Stated exercise = Pick out and copy each line of the records that contains the word "point".

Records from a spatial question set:

..........

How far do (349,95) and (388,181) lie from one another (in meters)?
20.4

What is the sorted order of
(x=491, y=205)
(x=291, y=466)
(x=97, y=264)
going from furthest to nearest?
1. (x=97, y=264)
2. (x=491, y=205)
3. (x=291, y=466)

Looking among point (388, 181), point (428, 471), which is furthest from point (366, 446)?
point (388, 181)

..........

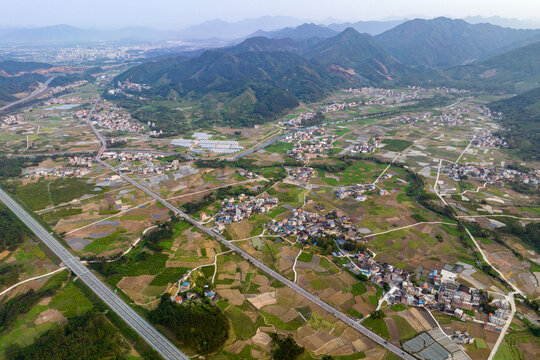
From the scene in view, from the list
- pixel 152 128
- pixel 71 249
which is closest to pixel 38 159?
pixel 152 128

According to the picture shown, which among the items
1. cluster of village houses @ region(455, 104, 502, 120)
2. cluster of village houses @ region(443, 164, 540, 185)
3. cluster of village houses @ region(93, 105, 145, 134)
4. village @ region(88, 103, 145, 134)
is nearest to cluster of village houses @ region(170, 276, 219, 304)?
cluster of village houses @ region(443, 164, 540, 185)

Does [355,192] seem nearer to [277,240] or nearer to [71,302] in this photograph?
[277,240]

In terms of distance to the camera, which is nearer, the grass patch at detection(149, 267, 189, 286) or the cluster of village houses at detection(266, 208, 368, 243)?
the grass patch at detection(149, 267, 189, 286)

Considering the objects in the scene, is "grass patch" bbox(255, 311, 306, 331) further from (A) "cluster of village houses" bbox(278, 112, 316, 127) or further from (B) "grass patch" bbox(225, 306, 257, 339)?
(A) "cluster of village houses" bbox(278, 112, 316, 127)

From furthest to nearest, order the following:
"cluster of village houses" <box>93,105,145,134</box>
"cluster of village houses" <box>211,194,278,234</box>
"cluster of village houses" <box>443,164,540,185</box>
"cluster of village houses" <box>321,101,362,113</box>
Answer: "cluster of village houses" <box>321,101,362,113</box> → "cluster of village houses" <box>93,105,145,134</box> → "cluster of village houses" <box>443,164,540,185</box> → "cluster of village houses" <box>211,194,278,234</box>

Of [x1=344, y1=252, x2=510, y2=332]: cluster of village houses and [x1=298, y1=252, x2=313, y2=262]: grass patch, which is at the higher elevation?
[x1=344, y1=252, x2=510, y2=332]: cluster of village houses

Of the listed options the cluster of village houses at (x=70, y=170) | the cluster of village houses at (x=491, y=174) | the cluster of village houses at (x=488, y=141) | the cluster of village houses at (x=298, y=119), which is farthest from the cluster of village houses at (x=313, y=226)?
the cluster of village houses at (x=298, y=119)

..........

Final result =
Looking among point (388, 181), point (428, 471), which is furthest from point (366, 446)?
point (388, 181)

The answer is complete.